• Prompt
Copy out, word for word, the lines from the very first one down through the line containing "7.49 meters", that line included.

◆ ◆ ◆ ◆ ◆

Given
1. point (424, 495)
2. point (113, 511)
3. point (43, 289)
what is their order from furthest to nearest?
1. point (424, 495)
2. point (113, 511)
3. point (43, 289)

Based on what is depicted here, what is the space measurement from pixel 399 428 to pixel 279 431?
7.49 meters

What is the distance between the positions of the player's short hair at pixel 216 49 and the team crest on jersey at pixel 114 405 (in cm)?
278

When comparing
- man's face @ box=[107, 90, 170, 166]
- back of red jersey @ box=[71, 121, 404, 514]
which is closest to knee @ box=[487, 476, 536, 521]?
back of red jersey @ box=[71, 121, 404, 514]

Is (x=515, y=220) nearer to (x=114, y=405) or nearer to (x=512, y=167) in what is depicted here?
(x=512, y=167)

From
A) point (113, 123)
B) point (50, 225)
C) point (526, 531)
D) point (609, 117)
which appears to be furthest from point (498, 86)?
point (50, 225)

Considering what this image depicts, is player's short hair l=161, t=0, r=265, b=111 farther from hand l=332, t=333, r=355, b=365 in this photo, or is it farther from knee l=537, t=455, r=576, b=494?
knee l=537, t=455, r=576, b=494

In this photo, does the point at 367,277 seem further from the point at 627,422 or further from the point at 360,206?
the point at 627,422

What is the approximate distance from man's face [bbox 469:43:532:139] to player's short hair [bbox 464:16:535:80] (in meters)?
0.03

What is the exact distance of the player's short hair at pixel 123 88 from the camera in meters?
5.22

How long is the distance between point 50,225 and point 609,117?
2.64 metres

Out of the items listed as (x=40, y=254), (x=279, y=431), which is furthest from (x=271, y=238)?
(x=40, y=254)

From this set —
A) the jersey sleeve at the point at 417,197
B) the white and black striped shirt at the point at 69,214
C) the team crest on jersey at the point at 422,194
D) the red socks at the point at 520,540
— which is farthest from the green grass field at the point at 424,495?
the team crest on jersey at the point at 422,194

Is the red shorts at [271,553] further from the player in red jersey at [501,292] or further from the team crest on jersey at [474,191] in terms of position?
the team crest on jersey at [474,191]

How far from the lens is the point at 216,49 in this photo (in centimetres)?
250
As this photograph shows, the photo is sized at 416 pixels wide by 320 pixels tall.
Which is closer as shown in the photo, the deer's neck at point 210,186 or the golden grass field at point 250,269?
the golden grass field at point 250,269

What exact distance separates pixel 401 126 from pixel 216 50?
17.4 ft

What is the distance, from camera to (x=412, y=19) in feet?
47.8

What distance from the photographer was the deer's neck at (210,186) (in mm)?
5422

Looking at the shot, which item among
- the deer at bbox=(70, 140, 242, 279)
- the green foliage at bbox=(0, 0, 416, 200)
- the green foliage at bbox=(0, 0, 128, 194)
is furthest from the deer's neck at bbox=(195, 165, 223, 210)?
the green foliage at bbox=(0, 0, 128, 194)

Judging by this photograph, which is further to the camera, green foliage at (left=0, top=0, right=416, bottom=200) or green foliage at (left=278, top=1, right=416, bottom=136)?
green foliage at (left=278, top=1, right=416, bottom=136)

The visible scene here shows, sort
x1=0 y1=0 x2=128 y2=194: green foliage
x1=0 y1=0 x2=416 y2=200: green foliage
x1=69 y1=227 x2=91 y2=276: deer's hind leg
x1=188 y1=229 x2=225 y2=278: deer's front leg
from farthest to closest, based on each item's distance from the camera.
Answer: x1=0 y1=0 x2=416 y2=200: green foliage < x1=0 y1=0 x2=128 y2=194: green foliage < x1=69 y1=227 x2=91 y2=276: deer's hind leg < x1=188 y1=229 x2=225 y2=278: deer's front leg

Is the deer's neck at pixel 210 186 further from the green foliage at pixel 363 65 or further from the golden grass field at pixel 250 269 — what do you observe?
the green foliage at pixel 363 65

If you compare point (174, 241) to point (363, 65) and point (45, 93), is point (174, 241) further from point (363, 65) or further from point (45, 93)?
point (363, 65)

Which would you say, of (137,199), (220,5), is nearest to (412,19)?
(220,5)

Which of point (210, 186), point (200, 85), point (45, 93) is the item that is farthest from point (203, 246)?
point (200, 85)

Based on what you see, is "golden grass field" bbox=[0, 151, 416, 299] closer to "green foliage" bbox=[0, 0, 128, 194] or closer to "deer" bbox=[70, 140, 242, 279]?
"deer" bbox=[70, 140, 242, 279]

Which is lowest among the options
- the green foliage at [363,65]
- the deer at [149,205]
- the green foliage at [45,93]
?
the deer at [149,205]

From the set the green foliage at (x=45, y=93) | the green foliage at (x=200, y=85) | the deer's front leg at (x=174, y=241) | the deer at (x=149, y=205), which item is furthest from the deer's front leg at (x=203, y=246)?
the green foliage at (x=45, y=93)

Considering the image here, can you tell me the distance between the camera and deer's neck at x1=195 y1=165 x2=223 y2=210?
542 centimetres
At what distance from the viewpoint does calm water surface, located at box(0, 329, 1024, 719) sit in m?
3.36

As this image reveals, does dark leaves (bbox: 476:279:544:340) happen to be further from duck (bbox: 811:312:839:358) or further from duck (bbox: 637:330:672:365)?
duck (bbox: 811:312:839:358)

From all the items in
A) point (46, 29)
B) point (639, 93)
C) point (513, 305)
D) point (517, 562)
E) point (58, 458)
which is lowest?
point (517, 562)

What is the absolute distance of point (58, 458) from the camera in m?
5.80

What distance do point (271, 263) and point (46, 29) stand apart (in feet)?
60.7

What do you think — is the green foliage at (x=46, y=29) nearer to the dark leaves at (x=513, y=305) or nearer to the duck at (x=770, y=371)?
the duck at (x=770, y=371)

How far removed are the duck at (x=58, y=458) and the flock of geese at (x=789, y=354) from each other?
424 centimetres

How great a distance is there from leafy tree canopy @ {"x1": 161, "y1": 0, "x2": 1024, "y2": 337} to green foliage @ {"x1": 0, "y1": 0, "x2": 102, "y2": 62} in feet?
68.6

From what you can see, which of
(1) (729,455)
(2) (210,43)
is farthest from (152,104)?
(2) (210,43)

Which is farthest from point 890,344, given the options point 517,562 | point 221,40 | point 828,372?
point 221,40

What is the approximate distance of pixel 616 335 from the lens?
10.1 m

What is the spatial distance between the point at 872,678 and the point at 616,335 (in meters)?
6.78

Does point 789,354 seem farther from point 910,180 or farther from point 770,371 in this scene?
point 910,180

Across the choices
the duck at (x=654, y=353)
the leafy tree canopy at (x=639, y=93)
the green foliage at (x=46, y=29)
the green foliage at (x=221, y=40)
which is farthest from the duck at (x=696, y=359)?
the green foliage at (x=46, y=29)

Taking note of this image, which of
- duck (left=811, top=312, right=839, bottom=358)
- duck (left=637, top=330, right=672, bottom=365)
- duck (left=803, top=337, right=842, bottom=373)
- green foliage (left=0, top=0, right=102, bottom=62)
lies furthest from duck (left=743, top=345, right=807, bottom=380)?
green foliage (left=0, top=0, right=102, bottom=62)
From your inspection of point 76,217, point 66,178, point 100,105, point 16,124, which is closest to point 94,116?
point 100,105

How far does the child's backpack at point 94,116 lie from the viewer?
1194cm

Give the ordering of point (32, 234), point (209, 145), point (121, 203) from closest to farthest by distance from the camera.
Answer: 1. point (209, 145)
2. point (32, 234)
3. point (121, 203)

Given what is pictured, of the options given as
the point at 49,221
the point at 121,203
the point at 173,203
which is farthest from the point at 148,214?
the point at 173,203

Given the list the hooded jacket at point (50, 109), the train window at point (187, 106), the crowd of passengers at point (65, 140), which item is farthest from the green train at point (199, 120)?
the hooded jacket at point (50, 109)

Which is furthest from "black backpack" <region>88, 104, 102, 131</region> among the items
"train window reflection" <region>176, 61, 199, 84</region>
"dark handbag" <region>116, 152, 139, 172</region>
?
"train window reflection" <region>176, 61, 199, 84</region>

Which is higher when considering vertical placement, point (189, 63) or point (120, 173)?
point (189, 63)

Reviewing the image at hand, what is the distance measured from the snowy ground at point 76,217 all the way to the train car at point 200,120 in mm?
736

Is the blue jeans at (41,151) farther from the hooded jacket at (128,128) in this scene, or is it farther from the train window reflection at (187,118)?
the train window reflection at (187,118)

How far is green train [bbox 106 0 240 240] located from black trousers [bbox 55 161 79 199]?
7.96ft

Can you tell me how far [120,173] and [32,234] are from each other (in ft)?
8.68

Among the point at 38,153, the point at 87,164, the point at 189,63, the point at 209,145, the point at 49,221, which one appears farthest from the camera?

◆ ◆ ◆ ◆ ◆

• Answer to the problem
Given
1. point (424, 495)
2. point (113, 511)
3. point (43, 289)
what is their order from furthest to nearest?
1. point (424, 495)
2. point (113, 511)
3. point (43, 289)

Based on what is depicted here, what is the space measurement from pixel 399 428 to pixel 279 431?
7.49 meters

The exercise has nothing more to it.